Afrique du Sud : La RDC sonne l’alerte pour ses ressortissants, une mission d’urgence en préparation

Alerte sur la diaspora

Kinshasa, 15 juin 2026. Face à la montée des tensions visant les ressortissants étrangers en Afrique du Sud, le gouvernement de la République démocratique du Congo prépare le déploiement d’une mission interinstitutionnelle chargée d’évaluer la situation sécuritaire et humanitaire des Congolais vivant dans ce pays d’Afrique australe. L’annonce a été faite lors de la 92ᵉ réunion du Conseil des ministres tenue le 12 juin dans la capitale congolaise.

Cette initiative intervient dans un contexte régional préoccupant, marqué par des actes d’intimidation et de violences signalés ces dernières semaines contre plusieurs communautés africaines établies en Afrique du Sud.

Le thermomètre avant l’orage

S’appuyant sur les informations remontées par l’ambassade congolaise à Pretoria, la vice-ministre des Affaires étrangères a alerté le gouvernement sur les risques d’une crise humanitaire touchant les compatriotes installés dans ce pays.

L’objectif affiché est clair : établir une cartographie précise des besoins, mesurer l’ampleur des menaces et identifier les mécanismes d’assistance les plus adaptés. « Une évaluation plus complète de la situation sur le terrain » figure parmi les priorités de cette mission appelée à être déployée dans les meilleurs délais.

Protéger avant de réparer

Au-delà du constat, Kinshasa veut anticiper. La mission devra proposer des mécanismes renforcés de protection et d’assistance en faveur des Congolais confrontés à des difficultés sécuritaires ou sociales.

Selon la note présentée au Conseil des ministres, l’équipe pourrait également examiner les modalités d’un rapatriement volontaire pour les ressortissants les plus vulnérables si les circonstances l’exigent.

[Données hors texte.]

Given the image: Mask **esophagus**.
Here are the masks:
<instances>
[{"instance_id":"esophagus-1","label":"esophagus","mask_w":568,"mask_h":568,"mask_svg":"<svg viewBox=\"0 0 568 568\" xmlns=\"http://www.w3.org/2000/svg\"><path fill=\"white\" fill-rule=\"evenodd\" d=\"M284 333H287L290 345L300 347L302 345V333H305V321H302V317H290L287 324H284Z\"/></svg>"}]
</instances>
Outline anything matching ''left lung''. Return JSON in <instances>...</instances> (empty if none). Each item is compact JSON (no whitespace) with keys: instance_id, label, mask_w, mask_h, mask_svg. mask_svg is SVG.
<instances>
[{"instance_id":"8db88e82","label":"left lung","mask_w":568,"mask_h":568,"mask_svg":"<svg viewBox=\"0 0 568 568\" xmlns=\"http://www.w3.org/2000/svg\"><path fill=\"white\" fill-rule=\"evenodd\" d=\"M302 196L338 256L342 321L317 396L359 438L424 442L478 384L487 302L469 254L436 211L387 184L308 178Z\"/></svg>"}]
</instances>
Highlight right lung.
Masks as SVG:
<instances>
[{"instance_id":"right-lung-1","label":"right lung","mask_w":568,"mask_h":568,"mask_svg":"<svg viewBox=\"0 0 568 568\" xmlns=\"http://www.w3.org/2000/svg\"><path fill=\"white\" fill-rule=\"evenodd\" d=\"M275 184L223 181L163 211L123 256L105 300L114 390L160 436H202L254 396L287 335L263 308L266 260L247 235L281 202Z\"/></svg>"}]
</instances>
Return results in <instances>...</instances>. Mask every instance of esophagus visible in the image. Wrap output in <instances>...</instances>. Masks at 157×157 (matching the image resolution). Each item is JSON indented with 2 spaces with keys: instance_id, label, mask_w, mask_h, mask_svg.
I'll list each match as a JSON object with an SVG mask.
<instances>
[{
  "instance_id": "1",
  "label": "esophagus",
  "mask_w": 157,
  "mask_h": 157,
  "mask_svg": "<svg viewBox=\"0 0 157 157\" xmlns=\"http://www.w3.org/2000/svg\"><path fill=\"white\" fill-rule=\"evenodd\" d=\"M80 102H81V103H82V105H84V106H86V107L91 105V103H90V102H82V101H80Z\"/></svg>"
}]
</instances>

La nation au-delà des frontières

Cette démarche traduit une conception élargie de la responsabilité de l’État envers ses citoyens, où la frontière géographique ne limite plus le devoir de protection. Comme l’affirmait Kofi Annan : « La dignité humaine n’a pas de nationalité. »

Dans un monde traversé par les migrations, les crises identitaires et les poussées xénophobes, la sécurité des diasporas devient un enjeu diplomatique majeur. La RDC semble vouloir agir avant que l’urgence ne se transforme en drame.

Car derrière chaque statistique se trouve une famille, une histoire, un destin. Et comme l’écrivait Albert Camus : « Mal nommer les choses, c’est ajouter au malheur du monde. » Pour Kinshasa, l’heure est désormais à l’évaluation, mais surtout à la protection.